━━ Selection ━━
Farmscape for April 7, 2025
A partner with Polar Pork says, while Canada and Mexico were spared, reciprocal tariffs imposed last week by the U.S. on 75 of its trading partners and the uncertainty they create could help trigger a global recession.
On April 2'nd U.S. President Donald Trump announced reciprocal tariffs ranging from 10 to 50 percent on 75 of its global trading partners and, while Canada and Mexico were excluded, the threat of additional tariffs remains on the table.
Florian Possberg, a partner with Polar Pork, says there are more questions than answers and it's hard to map out what the chain of events about to unfold will mean for the pork industry but, anytime you have this kind of instability, it's not good for markets and these trade issues could escalate.
Clip-Florian Possberg-Polar Pork:
We've been spared.
━━━
» Exercise 1: How many lines of the entries below contain the string "separation"? Reply with the number alone.
━━ Data for the task ━━
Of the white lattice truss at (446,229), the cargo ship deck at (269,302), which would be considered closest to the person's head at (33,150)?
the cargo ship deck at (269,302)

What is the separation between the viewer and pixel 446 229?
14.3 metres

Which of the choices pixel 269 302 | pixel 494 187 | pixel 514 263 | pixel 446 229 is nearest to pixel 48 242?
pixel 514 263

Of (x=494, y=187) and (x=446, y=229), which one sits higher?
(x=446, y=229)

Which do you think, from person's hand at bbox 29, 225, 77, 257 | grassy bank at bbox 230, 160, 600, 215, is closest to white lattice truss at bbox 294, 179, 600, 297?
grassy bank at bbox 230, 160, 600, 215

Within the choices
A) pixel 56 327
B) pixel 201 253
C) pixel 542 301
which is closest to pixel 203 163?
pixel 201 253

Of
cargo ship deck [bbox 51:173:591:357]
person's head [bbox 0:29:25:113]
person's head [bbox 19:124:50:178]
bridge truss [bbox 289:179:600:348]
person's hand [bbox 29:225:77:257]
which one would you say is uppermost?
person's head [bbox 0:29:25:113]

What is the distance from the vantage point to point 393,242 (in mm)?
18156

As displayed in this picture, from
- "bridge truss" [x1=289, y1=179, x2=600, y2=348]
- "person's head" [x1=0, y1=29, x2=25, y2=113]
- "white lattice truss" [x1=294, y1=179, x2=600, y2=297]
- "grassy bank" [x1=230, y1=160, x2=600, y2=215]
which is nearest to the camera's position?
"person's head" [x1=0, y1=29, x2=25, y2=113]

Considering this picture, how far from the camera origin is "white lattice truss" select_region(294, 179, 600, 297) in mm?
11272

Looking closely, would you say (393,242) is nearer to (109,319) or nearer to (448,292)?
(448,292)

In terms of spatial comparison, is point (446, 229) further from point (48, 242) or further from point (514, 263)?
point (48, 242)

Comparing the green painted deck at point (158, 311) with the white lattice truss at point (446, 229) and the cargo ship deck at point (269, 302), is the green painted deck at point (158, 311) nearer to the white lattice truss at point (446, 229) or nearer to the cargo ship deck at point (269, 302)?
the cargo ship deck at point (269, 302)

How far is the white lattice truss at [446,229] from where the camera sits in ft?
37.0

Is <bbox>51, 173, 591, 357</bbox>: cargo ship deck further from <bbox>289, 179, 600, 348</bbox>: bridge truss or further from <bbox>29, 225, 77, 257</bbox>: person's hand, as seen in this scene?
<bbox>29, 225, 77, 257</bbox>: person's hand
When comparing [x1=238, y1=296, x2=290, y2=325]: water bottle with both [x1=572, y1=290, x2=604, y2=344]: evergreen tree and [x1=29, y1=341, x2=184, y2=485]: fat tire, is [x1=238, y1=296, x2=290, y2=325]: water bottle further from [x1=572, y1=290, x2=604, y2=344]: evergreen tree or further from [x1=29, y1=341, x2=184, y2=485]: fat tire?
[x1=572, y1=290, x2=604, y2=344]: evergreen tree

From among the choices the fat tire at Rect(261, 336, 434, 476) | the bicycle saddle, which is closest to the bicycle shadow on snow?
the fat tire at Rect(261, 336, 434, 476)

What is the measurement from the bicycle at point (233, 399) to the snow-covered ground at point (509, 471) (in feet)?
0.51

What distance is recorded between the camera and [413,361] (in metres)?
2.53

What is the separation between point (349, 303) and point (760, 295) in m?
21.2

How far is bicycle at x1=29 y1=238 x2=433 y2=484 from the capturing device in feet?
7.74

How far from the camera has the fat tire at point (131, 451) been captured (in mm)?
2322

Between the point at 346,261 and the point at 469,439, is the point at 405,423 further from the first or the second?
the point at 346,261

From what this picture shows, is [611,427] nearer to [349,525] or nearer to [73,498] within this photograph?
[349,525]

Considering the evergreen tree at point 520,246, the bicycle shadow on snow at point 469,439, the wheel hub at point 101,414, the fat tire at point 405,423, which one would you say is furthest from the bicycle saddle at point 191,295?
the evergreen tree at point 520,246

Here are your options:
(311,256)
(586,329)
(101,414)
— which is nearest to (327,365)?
━━━
» Exercise 2: According to the tariff report, what range of reciprocal tariffs was announced on April 2?

» Expected answer 1: 2

» Expected answer 2: From 10 to 50 percent.